Combined scheme security proof

Question

Let CS be a combined scheme of $n$ public key subschemes.

CS is composed of two algorithms Setup and KeyGen, that all the subschemes share, plus all the other algorithms of each subscheme.

Suppose that each one of the subschemes is individually secure in the Random Oracle Model (ROM).

I want to prove that CS is secure, with the following definition: CS is secure if all its subschemes are jointly secure, meaning that each subscheme is secure in the presence of the others.

$Proof$. Suppose an adversary A is able to break the security of subscheme $i \in n$ in the presence of the others.

We can construct an adversary B that simulates subscheme $j \neq i \in n$ by programming random oracles, in a game that is indistinguishable from the real experiment.

B will then use the attack of A to break the standalone security of subscheme $i$, which we assumed to be secure. We prove, by contradiction, that CS is secure.

Does this make sense? If not, how can I prove that CS is secure?

Answer 1

No, it's not so simple. In particular, you have to be much more precise about what do you mean by combine. if you want a good example about how to combine insecure things could become secure you can read : Let's consider the following one-time-signature scheme $\Sigma_1, \Sigma_2$ both which are equal to this scheme with message space $\{0, 1\}^4$.

Remark that these two schemes are proven secure (the fact they are the same is not relevant in the hypothesis you made).

Now let's consider the Signature scheme $\Sigma_3$ over $\{0, 1\}^8$, which is the concatenation of $\Sigma_1$ and $\Sigma_2$. i.e:

$\Sigma_3.\texttt{KeyGen} = \Sigma_1.\texttt{KeyGen}$, and $\Sigma_3.\texttt{Sign} ( sk, m_1 || m_2) =\Sigma_1.\texttt{Sign} (sk, m_1)||\Sigma_2.\texttt{Sign} (sk, m_2)$. $\Sigma_3.\texttt{Verify} ( vk, \sigma_1 || \sigma_2) =\Sigma_1.\texttt{Verify} (vk, \sigma_1)\wedge\Sigma_2.\texttt{Verify} (vk, \sigma_2)$.

Then, if you obtain the signature of $00001111$, you can sign every message in $\{0, 1\}^8$ which contradicts the one-time-unforgeability.QED

To "combine schemes" people are using universable-composability, you can look this link to better understand how it works:

What is universal composability guaranteeing, specifically? Where does it apply, and where does it not?

But:

• It's not enough for your schemes to be secure, they have to be UC-secure.

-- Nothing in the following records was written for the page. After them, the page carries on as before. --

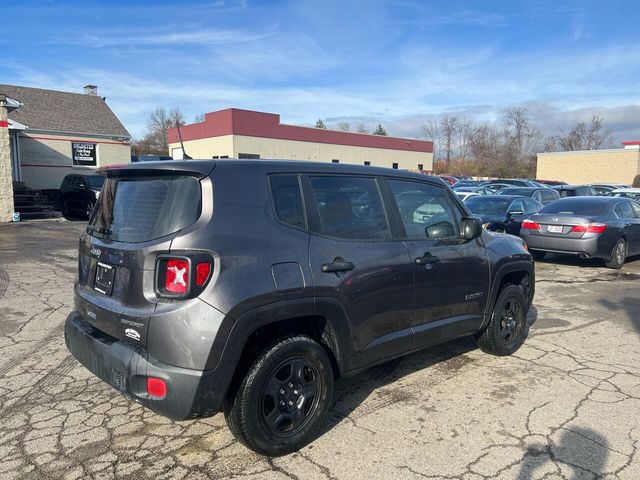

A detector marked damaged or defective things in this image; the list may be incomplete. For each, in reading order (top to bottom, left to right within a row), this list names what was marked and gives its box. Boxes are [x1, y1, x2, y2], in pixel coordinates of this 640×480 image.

cracked pavement [1, 219, 640, 478]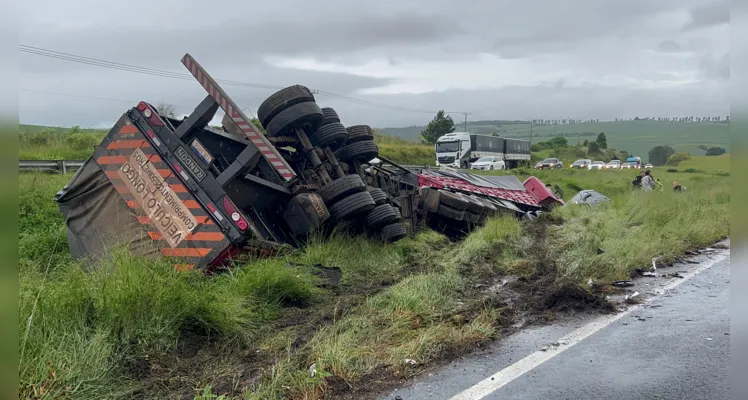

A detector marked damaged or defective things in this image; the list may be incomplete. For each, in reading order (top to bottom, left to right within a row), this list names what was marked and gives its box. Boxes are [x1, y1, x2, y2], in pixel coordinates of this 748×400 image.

overturned truck [55, 54, 564, 272]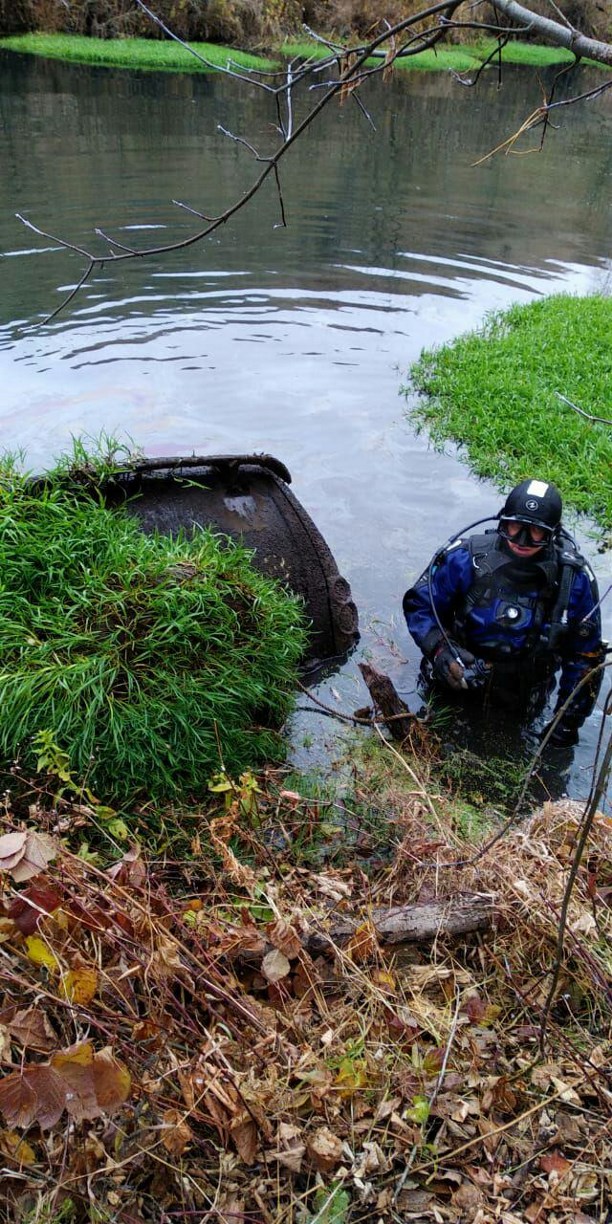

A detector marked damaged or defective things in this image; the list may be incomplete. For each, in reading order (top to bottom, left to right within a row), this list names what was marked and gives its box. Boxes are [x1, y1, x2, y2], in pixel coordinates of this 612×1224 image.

submerged rusty car [90, 455, 357, 675]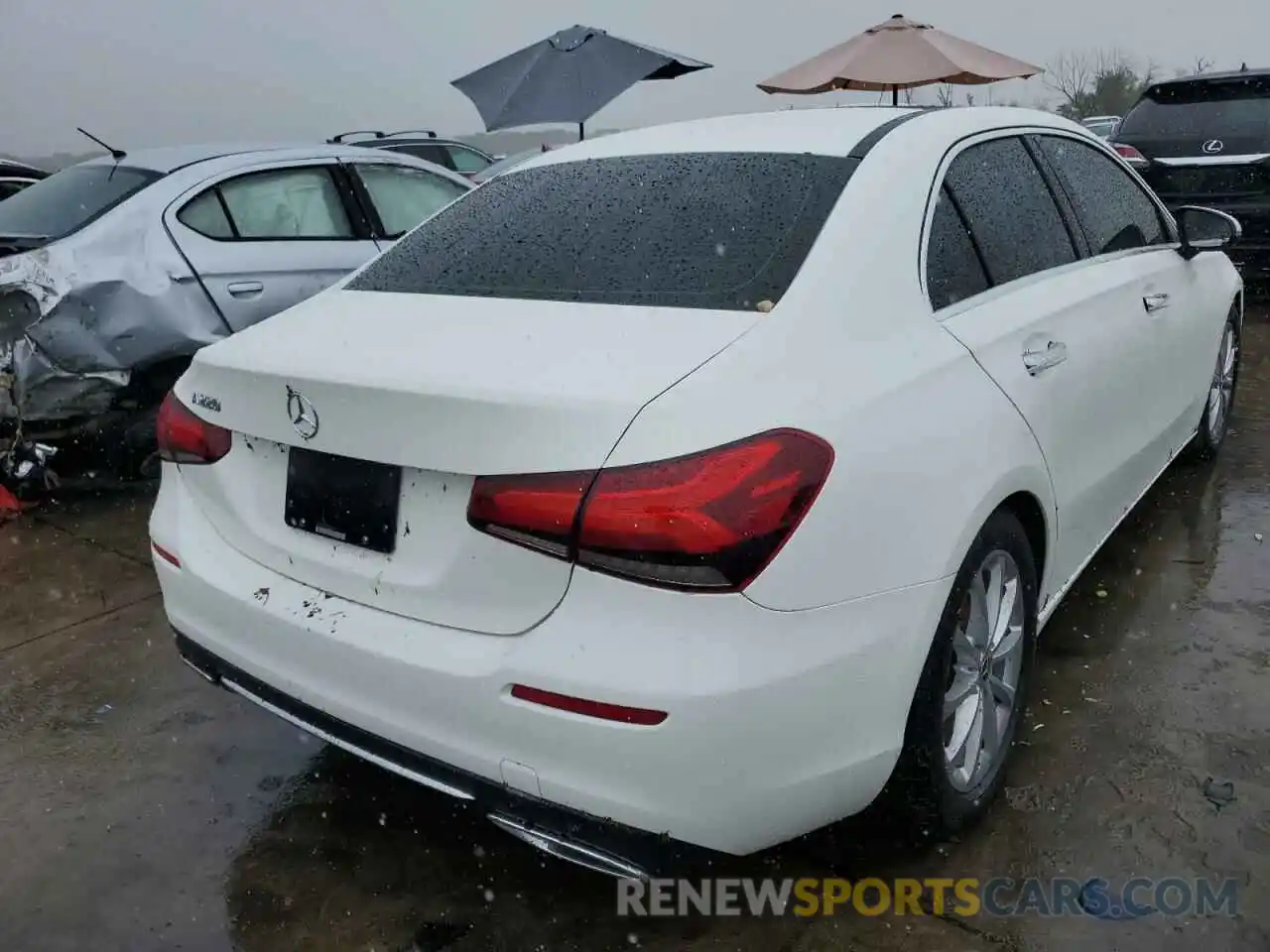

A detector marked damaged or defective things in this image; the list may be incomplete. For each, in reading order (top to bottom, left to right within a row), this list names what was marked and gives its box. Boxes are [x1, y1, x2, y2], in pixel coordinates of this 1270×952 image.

• You have to be sure your combination is captured by the formalism of UC.

To conclude, it's a little bit like cooking. It's not because two meals are good separately, that combining both would create a good meal.

About the error in your reasoning "Suppose an adversary A is able to break the security of CS by breaking the security of subscheme", you shouldn't suppose how the adversary breaks your scheme, when you are doing a security proof.

Answer 2

If both secure schemes are UC-secure, combining them to design a new secure scheme is also secure in terms of the security properties defined in the original secure schemes. It has been proved in the UC framework.